OBJECTIVE: Below is a block of records; return all of them exactly, but without the images.

[START OF INPUT ROWS]

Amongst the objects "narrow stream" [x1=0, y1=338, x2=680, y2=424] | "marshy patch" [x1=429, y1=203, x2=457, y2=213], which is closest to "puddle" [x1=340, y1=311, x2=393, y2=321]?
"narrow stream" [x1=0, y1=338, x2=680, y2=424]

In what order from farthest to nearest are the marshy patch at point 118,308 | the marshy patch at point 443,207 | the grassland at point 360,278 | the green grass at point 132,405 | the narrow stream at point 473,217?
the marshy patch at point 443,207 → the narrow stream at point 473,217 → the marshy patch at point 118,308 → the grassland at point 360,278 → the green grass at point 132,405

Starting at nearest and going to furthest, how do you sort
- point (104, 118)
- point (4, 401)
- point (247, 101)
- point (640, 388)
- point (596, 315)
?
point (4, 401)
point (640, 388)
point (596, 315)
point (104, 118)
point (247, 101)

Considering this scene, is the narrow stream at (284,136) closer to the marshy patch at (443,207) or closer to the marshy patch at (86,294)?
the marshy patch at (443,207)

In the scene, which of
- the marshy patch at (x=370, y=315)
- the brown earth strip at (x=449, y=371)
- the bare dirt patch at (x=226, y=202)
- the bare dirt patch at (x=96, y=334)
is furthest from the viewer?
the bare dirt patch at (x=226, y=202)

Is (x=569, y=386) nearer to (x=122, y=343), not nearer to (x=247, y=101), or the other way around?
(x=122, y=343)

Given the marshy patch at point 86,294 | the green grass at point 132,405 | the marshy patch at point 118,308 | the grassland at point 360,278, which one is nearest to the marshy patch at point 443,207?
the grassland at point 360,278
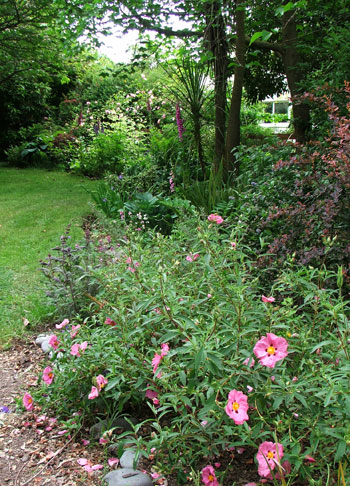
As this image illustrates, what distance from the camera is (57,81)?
39.4 ft

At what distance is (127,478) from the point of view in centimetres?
176

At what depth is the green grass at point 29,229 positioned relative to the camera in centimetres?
333

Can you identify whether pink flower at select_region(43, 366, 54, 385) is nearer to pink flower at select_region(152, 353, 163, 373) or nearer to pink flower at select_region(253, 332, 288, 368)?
pink flower at select_region(152, 353, 163, 373)

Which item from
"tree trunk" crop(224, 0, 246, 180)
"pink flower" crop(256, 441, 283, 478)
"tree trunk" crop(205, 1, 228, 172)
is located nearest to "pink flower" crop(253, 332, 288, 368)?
"pink flower" crop(256, 441, 283, 478)

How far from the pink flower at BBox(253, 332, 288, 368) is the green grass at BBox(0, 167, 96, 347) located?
1.92 metres

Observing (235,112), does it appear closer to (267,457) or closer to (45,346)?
(45,346)

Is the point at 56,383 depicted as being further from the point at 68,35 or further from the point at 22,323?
the point at 68,35

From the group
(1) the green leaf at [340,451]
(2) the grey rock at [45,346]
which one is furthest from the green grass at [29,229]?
(1) the green leaf at [340,451]

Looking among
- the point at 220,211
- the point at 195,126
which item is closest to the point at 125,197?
the point at 195,126

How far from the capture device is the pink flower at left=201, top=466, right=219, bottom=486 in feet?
5.34

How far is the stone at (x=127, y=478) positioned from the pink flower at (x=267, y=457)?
0.47 metres

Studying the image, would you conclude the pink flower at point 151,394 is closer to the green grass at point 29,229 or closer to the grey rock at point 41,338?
the grey rock at point 41,338

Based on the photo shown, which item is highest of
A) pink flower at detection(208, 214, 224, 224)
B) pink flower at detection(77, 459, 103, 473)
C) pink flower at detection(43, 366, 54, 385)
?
pink flower at detection(208, 214, 224, 224)

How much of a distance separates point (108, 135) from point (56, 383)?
7.36 m
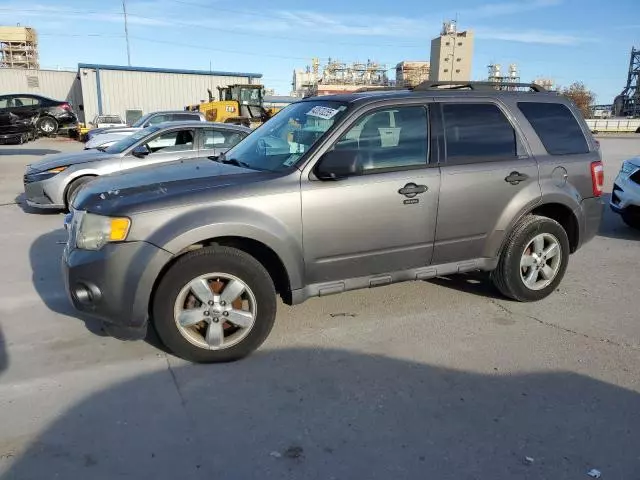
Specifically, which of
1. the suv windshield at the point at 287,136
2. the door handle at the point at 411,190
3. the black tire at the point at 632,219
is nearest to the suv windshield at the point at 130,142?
the suv windshield at the point at 287,136

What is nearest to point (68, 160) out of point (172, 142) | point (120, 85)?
point (172, 142)

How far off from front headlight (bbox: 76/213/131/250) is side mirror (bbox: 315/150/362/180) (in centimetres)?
136

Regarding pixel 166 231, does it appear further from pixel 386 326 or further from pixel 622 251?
pixel 622 251

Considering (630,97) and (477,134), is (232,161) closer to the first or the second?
(477,134)

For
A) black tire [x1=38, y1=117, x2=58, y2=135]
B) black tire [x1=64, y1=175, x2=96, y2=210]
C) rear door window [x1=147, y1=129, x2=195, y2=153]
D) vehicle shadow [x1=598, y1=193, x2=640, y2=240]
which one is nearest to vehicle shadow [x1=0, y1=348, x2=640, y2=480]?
vehicle shadow [x1=598, y1=193, x2=640, y2=240]

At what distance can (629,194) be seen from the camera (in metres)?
6.93

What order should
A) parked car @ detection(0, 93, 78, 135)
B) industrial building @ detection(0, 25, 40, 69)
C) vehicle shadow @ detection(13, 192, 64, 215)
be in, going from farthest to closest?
industrial building @ detection(0, 25, 40, 69), parked car @ detection(0, 93, 78, 135), vehicle shadow @ detection(13, 192, 64, 215)

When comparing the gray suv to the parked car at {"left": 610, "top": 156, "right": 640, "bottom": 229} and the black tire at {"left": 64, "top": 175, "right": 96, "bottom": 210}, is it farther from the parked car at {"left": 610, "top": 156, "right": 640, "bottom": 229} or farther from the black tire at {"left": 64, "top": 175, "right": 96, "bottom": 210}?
the black tire at {"left": 64, "top": 175, "right": 96, "bottom": 210}

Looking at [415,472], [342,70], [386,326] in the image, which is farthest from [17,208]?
[342,70]

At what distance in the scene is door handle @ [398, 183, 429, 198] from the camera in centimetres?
381

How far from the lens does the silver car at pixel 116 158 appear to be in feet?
25.5

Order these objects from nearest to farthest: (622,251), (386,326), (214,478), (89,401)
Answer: (214,478), (89,401), (386,326), (622,251)

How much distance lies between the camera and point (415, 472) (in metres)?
2.41

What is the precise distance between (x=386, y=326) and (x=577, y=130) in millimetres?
2634
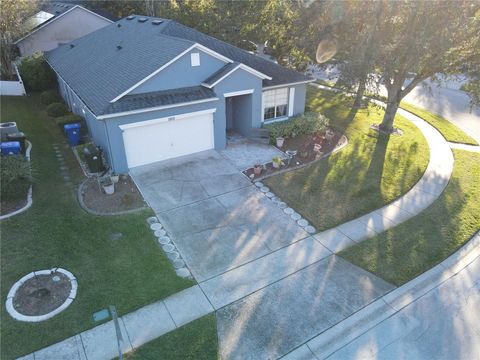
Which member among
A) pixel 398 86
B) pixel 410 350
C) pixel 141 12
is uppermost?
pixel 141 12

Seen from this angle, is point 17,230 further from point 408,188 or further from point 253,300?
point 408,188

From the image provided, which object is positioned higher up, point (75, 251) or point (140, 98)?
point (140, 98)

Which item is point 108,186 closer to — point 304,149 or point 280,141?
point 280,141

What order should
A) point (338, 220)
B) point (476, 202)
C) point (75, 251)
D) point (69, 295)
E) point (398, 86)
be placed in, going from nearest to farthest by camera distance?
point (69, 295), point (75, 251), point (338, 220), point (476, 202), point (398, 86)

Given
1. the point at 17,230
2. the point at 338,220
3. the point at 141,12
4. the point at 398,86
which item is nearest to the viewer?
the point at 17,230

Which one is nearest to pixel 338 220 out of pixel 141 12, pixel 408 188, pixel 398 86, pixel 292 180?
pixel 292 180

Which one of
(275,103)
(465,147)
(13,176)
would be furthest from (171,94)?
A: (465,147)

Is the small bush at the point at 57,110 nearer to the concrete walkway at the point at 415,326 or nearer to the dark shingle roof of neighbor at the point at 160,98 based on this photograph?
the dark shingle roof of neighbor at the point at 160,98

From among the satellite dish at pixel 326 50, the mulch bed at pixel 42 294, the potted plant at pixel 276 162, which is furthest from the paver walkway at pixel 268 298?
the satellite dish at pixel 326 50
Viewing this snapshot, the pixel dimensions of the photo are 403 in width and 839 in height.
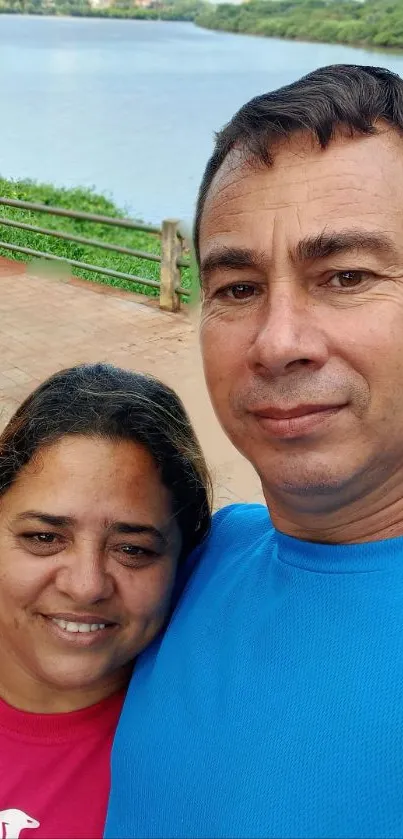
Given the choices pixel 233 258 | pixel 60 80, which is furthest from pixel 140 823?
pixel 60 80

[END OF INPUT ROWS]

RESULT:
Amongst the objects "narrow stream" [x1=0, y1=338, x2=680, y2=424] | "marshy patch" [x1=429, y1=203, x2=457, y2=213], which is closest to "puddle" [x1=340, y1=311, x2=393, y2=321]?
"narrow stream" [x1=0, y1=338, x2=680, y2=424]

In what order from farthest to nearest are the marshy patch at point 118,308 | the marshy patch at point 443,207 | the grassland at point 360,278 | the green grass at point 132,405 | the narrow stream at point 473,217?
the marshy patch at point 443,207 → the narrow stream at point 473,217 → the marshy patch at point 118,308 → the grassland at point 360,278 → the green grass at point 132,405

Starting at nearest and going to furthest, how do you sort
- point (104, 118)
- point (4, 401)
- point (247, 101)
- point (640, 388)
- point (596, 315)
?
point (4, 401)
point (640, 388)
point (596, 315)
point (104, 118)
point (247, 101)

Considering this scene, is the narrow stream at (284,136) closer to the marshy patch at (443,207) or closer to the marshy patch at (86,294)?
the marshy patch at (443,207)

In the scene, which of
- the marshy patch at (x=370, y=315)
- the brown earth strip at (x=449, y=371)
- the bare dirt patch at (x=226, y=202)
- the bare dirt patch at (x=96, y=334)
is furthest from the viewer?
the bare dirt patch at (x=226, y=202)

Is (x=569, y=386) nearer to (x=122, y=343), not nearer to (x=247, y=101), or the other way around?
(x=122, y=343)

Given the marshy patch at point 86,294 | the green grass at point 132,405 | the marshy patch at point 118,308 | the grassland at point 360,278, which one is nearest to the marshy patch at point 443,207?
the grassland at point 360,278
As this image illustrates, what distance from the camera is (57,81)?
39.4 ft

At what distance is (127,478) from the point of view in centimetres?
176

At what depth is the green grass at point 29,229 positioned relative to the camera in centimetres?
333

Can you identify whether pink flower at select_region(43, 366, 54, 385) is nearer to pink flower at select_region(152, 353, 163, 373) or nearer to pink flower at select_region(253, 332, 288, 368)?
pink flower at select_region(152, 353, 163, 373)

Which item from
"tree trunk" crop(224, 0, 246, 180)
"pink flower" crop(256, 441, 283, 478)
"tree trunk" crop(205, 1, 228, 172)
is located nearest to "pink flower" crop(253, 332, 288, 368)?
"pink flower" crop(256, 441, 283, 478)

How far from the pink flower at BBox(253, 332, 288, 368) is the green grass at BBox(0, 167, 96, 347) located?
1.92 metres

Observing (235,112), does it appear closer to (267,457) or closer to (45,346)?
(45,346)

Is the point at 56,383 depicted as being further from the point at 68,35 or further from the point at 22,323?
the point at 68,35

From the group
(1) the green leaf at [340,451]
(2) the grey rock at [45,346]
which one is furthest from the green grass at [29,229]?
(1) the green leaf at [340,451]

Looking among
- the point at 220,211
- the point at 195,126
which item is closest to the point at 125,197?
the point at 195,126

How far from the capture device is the pink flower at left=201, top=466, right=219, bottom=486 in feet?
5.34

How far is the stone at (x=127, y=478) positioned from the pink flower at (x=267, y=457)?
0.47 metres

Studying the image, would you conclude the pink flower at point 151,394 is closer to the green grass at point 29,229 or closer to the grey rock at point 41,338?
the grey rock at point 41,338

Based on the photo shown, which item is highest of
A) pink flower at detection(208, 214, 224, 224)
B) pink flower at detection(77, 459, 103, 473)
C) pink flower at detection(43, 366, 54, 385)
?
pink flower at detection(208, 214, 224, 224)

How much of a distance separates point (108, 135) from point (56, 383)?
7.36 m
Specifically, which of
1. the suv windshield at the point at 287,136
2. the door handle at the point at 411,190
3. the black tire at the point at 632,219
is nearest to the suv windshield at the point at 130,142?
the suv windshield at the point at 287,136

What is nearest to point (68, 160) out of point (172, 142) | point (120, 85)?
point (172, 142)

How far off from front headlight (bbox: 76/213/131/250) is side mirror (bbox: 315/150/362/180) (in centimetres)?
136

Regarding pixel 166 231, does it appear further from pixel 386 326 or further from pixel 622 251?
pixel 622 251

Considering (630,97) and (477,134), is (232,161) closer to the first or the second?
(477,134)

For
A) black tire [x1=38, y1=117, x2=58, y2=135]
B) black tire [x1=64, y1=175, x2=96, y2=210]
C) rear door window [x1=147, y1=129, x2=195, y2=153]
D) vehicle shadow [x1=598, y1=193, x2=640, y2=240]
which one is nearest to vehicle shadow [x1=0, y1=348, x2=640, y2=480]?
vehicle shadow [x1=598, y1=193, x2=640, y2=240]

At what distance can (629,194) be seen from the camera (in metres)?
6.93

What order should
A) parked car @ detection(0, 93, 78, 135)
B) industrial building @ detection(0, 25, 40, 69)
C) vehicle shadow @ detection(13, 192, 64, 215)
be in, going from farthest to closest?
industrial building @ detection(0, 25, 40, 69), parked car @ detection(0, 93, 78, 135), vehicle shadow @ detection(13, 192, 64, 215)

When comparing the gray suv to the parked car at {"left": 610, "top": 156, "right": 640, "bottom": 229} and the black tire at {"left": 64, "top": 175, "right": 96, "bottom": 210}, is it farther from the parked car at {"left": 610, "top": 156, "right": 640, "bottom": 229} or farther from the black tire at {"left": 64, "top": 175, "right": 96, "bottom": 210}?
the black tire at {"left": 64, "top": 175, "right": 96, "bottom": 210}

Looking at [415,472], [342,70], [386,326] in the image, which is farthest from [17,208]?
[342,70]

At what distance in the scene is door handle @ [398, 183, 429, 198] from the camera in centimetres?
381

How far from the lens does the silver car at pixel 116 158 appear to be in feet?
25.5

Order these objects from nearest to farthest: (622,251), (386,326), (214,478), (89,401)
Answer: (214,478), (89,401), (386,326), (622,251)

How much distance lies between the camera and point (415, 472) (in metres)?
2.41

What is the precise distance between (x=386, y=326) and (x=577, y=130) in millimetres?
2634
Which member among
A) pixel 398 86
B) pixel 410 350
C) pixel 141 12
is uppermost?
pixel 141 12

Seen from this angle, is point 17,230 further from point 408,188 or further from point 253,300?
point 408,188

From the image provided, which object is positioned higher up, point (75, 251) or point (140, 98)?
point (140, 98)

Which item is point 108,186 closer to — point 304,149 or point 280,141?
point 280,141

What order should
A) point (338, 220)
B) point (476, 202)
C) point (75, 251)
D) point (69, 295)
E) point (398, 86)
be placed in, going from nearest to farthest by camera distance?
point (69, 295), point (75, 251), point (338, 220), point (476, 202), point (398, 86)

Given
1. the point at 17,230
2. the point at 338,220
3. the point at 141,12
4. the point at 398,86
which item is nearest to the viewer?
the point at 17,230

Which one is nearest to pixel 338 220 out of pixel 141 12, pixel 408 188, pixel 398 86, pixel 292 180?
pixel 292 180

Which one of
(275,103)
(465,147)
(13,176)
would be furthest from (171,94)?
A: (465,147)

Is the small bush at the point at 57,110 nearer to the concrete walkway at the point at 415,326 or nearer to the dark shingle roof of neighbor at the point at 160,98 based on this photograph?
the dark shingle roof of neighbor at the point at 160,98

From among the satellite dish at pixel 326 50, the mulch bed at pixel 42 294, the potted plant at pixel 276 162, which is furthest from the paver walkway at pixel 268 298?
the satellite dish at pixel 326 50
Viewing this snapshot, the pixel dimensions of the photo are 403 in width and 839 in height.
Given the choices pixel 233 258 | pixel 60 80, which is furthest from pixel 140 823?
pixel 60 80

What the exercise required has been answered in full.